Health Business Blog

Health care business consultant and policy expert David E. Williams share his views

Encouraging error reporting

An article in today’s Journal of the American Medical Association (JAMA) reports the results of a survey of hospital CEOs in states with mandatory reporting of errors and public disclosure, states with mandatory reporting but no public disclosure, and states without mandatory reporting.

Not surprisingly, hospital execs prefer not to have public reporting. However it was interesting that 22% of execs in states with public reporting support reporting of the hospital name compared to 4-6% in the other states. Maybe it’s something you get used to.

In a future post I will draw lessons for healthcare from the airline industry’s near miss reporting system.

Neglect of manufacturing in the pharmaceutical industry

Today’s Wall St. Journal describes how quality control problems in pharmaceutical manufacturing plants are causing shortages of critical medicines, including methotrexate, which is used to treat leukemia in children.

For those of us working in the industry, it’s not surprising news.

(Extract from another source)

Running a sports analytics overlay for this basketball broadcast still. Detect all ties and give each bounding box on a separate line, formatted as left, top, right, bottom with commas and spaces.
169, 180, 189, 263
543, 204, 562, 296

During the 1990s, the pharmaceutical industry focused on marketing and to a lesser extent R&D. Manufacturing was neglected. According to the Pharmaceutical Research and Manufacturers Association of America (PhRMA), from 1990 to 2000 marketing employment grew 57%, R&D 11%, and production/quality control shrank by 1%.

Regulatory agencies are none too happy about the situation, and have been moving more aggressively to cite offending plants and even seize products. The FDA’s Dr. Janet Woodcock has called manufacturing, “the poor stepchild” of the pharmaceutical industry and it’s easy to see why.

Closing the feedback loop

Low-cost cholesterol testing machines that provide results within minutes are allowing doctors to provide feedback to patients while they’re still in the office, according to the Boston Globe. Used well, it could be a powerful motivational tool to help patients understand how medications and lifestyle changes can affect their cholesterol results. It’s even getting to the point where it’s practical to have such machines for home use.

Providing feedback to patients, especially for conditions such as high cholesterol and high blood pressure that the patient can’t feel, is a useful way to help patients take better care of themselves. This is often overlooked in discussions of patient compliance.

HMO’s new cost control technique: patient involvement

Charles Baker, CEO of Harvard Pilgrim Healthcare, has apparently given up on traditional managed care cost control tools. Baker is calling for radical, “disruptive” measures to get patients involved in slowing down medical inflation.

He’d like to see a greater use of high-deductible plans, and more disclosure of cost information to generate competition among providers.

When I saw Baker speak a few months back, I had the distinct impression he was looking for ways to steer patients from the high cost, high reputation Harvard hospitals in Boston to more cost effective community hospitals. That will be tough.

Maybe he should speak with the folks at Sam’s Club about how to unleash the genius of the consumer.

The unmentioned piece of the malpractice puzzle

An article in today’s Boston Globe points out that fewer than 1 in 15 patients injured in the hospital actually sues for malpractice. The focus of the national debate has been on the damage done to the medical profession by the occasional sky-high award, but little attention has been given to the much larger number of cases where a patient is injured but not compensated.

We need to turn the debate toward how to prevent patients from being injured by the medical profession in the first place. The answer is to learn from the quality systems in place in other high-risk industries, such as commercial aviation.